Years ago, just as my husband and I were about to head for a Maine vacation, he had a scary encounter with a blood clot that kept us homebound. In the midst of that frightening time, a wonderful group of friends arrived at our doorstep with a large box. It was, they declared, a vacation-in-a-box. The box was glorious—sea scented candles, a box of sand, scores of treats, and an ocean video to watch from beach towels in front of the television. (So what if it was Maui, not Maine, they declared. It was all they could find, started with M and included an ocean!) It made me grateful for the love of friends, and a fan of imaginary vacations. Clearly, I’m not the only one. Pinterest has a fine collection of imaginary vacation photos. But since we know that multicultural experiences can support creativity, let’s go for an imaginary vacation in a country far from home.
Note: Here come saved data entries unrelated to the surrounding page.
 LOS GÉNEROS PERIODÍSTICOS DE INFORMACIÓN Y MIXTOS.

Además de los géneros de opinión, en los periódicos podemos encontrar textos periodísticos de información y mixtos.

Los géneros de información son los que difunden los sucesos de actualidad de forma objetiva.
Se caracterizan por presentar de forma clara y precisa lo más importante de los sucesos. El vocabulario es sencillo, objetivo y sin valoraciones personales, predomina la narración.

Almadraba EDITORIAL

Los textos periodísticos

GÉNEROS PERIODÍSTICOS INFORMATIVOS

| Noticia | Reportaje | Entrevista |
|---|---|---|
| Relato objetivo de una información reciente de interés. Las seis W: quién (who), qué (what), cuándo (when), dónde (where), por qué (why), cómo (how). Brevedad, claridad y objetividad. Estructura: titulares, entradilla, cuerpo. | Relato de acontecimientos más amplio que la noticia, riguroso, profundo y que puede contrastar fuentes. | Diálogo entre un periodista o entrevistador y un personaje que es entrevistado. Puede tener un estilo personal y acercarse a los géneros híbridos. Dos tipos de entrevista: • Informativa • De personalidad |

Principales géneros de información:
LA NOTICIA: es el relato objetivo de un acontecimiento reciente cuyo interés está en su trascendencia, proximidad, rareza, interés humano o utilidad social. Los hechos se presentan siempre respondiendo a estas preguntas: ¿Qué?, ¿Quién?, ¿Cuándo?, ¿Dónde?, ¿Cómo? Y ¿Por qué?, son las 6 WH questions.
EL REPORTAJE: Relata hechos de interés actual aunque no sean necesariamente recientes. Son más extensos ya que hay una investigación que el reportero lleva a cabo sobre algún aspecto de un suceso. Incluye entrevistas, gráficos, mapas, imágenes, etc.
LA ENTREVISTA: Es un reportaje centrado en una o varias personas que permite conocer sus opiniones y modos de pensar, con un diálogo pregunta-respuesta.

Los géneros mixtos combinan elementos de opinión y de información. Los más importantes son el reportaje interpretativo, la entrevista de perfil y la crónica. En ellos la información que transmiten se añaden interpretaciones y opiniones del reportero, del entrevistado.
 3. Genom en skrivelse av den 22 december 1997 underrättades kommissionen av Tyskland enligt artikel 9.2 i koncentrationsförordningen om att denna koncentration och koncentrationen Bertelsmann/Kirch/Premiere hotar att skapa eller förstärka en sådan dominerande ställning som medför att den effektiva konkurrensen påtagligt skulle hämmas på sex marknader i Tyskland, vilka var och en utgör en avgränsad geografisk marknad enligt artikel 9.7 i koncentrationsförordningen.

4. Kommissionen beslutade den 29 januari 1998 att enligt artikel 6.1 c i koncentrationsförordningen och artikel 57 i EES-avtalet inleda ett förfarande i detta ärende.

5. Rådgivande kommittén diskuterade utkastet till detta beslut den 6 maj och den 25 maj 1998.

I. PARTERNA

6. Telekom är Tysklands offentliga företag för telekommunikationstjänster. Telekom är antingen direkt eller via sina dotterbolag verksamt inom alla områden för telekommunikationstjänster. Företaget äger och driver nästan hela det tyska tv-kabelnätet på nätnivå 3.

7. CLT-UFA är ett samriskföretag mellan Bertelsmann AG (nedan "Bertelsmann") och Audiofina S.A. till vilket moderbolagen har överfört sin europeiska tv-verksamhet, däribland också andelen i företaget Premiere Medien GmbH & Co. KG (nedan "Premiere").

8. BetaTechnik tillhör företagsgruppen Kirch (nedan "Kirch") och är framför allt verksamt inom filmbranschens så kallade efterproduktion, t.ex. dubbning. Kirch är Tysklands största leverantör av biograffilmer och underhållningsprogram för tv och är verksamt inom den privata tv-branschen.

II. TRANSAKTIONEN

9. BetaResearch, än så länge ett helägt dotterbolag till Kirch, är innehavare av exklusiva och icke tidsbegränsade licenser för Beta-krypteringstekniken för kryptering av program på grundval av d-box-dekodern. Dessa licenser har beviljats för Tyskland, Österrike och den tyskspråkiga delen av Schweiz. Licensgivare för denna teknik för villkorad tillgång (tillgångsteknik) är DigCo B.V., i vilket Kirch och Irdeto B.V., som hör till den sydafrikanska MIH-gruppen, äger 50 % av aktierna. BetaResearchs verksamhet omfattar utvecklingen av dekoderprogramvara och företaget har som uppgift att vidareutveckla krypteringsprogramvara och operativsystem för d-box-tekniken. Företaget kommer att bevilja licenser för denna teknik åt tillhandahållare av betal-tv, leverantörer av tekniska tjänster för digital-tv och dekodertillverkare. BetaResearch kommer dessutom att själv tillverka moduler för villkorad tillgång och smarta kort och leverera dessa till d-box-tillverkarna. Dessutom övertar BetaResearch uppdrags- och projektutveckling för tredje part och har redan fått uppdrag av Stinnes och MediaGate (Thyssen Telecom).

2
1. First, of course, you must pick your destination. It can be a place you’ve always wanted to go, or you can take a more random path. Spin the globe and point, or throw a dart at a map. For imaginary trips, all things are possible! Find some pictures. Think about what you can do to make your house look a bit more like your country. Draw a window viewing the Eiffel Tower or the Serengeti plains. Use your creativity to create the environment for your imagination to wander.
2. What kind of music might you hear on your vacation? Explore music of your country. Your library might have CDs to help you find out. Another fine resource is the Smithsonian Folkways archive. Follow the links to the general part of the world and see if there are lessons about your country/area. If so, follow the links to the music. There are options to purchase, but you can also just click the “Play” arrow to hear everything online. Of course you can also search for music sites particular to your country or region.
3. What about art? What kinds of arts are traditional in your country? What artists are active today? One place to start is with the Google Art Project. The ever-amazing Google has collected images from museums from over 40 different countries. Most galleries are in Western Europe, but there’s still a good collection of art from other parts of the world. You can even create your own gallery, bringing together art from different collections. Search for country-specific art on the web. Try an art form from your country.
4. One of my favorite parts of travel is the food. Explore your local library looking for cookbooks from your country, or take advantage of the wealth of resources online. One place to start is the Around the World in 80 Dishes recipes, complete with online videos. For more inspiration, see What Grandmothers Cook Around the World for fabulous photographs of grandmas and their dishes. If you’d like to create the dishes yourself, see photographer Gabriele Galimberti’s Delicatessen with Love site. Once you’ve found your country, click on the “More Info” link for the recipes. Caterpillar in tomato sauce anyone? Let the spices of your cooking bring the scents of your country to your imaginary vacation environment.
5. Once you have your environment built, music playing, art created, and the smells of international cooking wafting through your home, it’s time to see the scenery. It won’t be possible for all countries, but I had amazing luck using Google and searching for various countries, then specifically searching for videos. If there’s a lot of current news in your country, you may need to add “scenery” to your search. For example, when I searched for videos about Egypt, I found news footage. When I searched for “Egypt scenery” I was able to take a virtual trip. You might also check the Google World Wonders project to see if any of the “wonders” are in your imaginary vacation location. You may be able to explore in 3D, almost like being there!
So sit back, relax, and travel in your imagination. Decide what you’d most like to see. Perhaps one day you’ll make the trip. And if you can’t find video of your specific country, take a 5-minute trip around the world, and enjoy the breadth of creativity before you.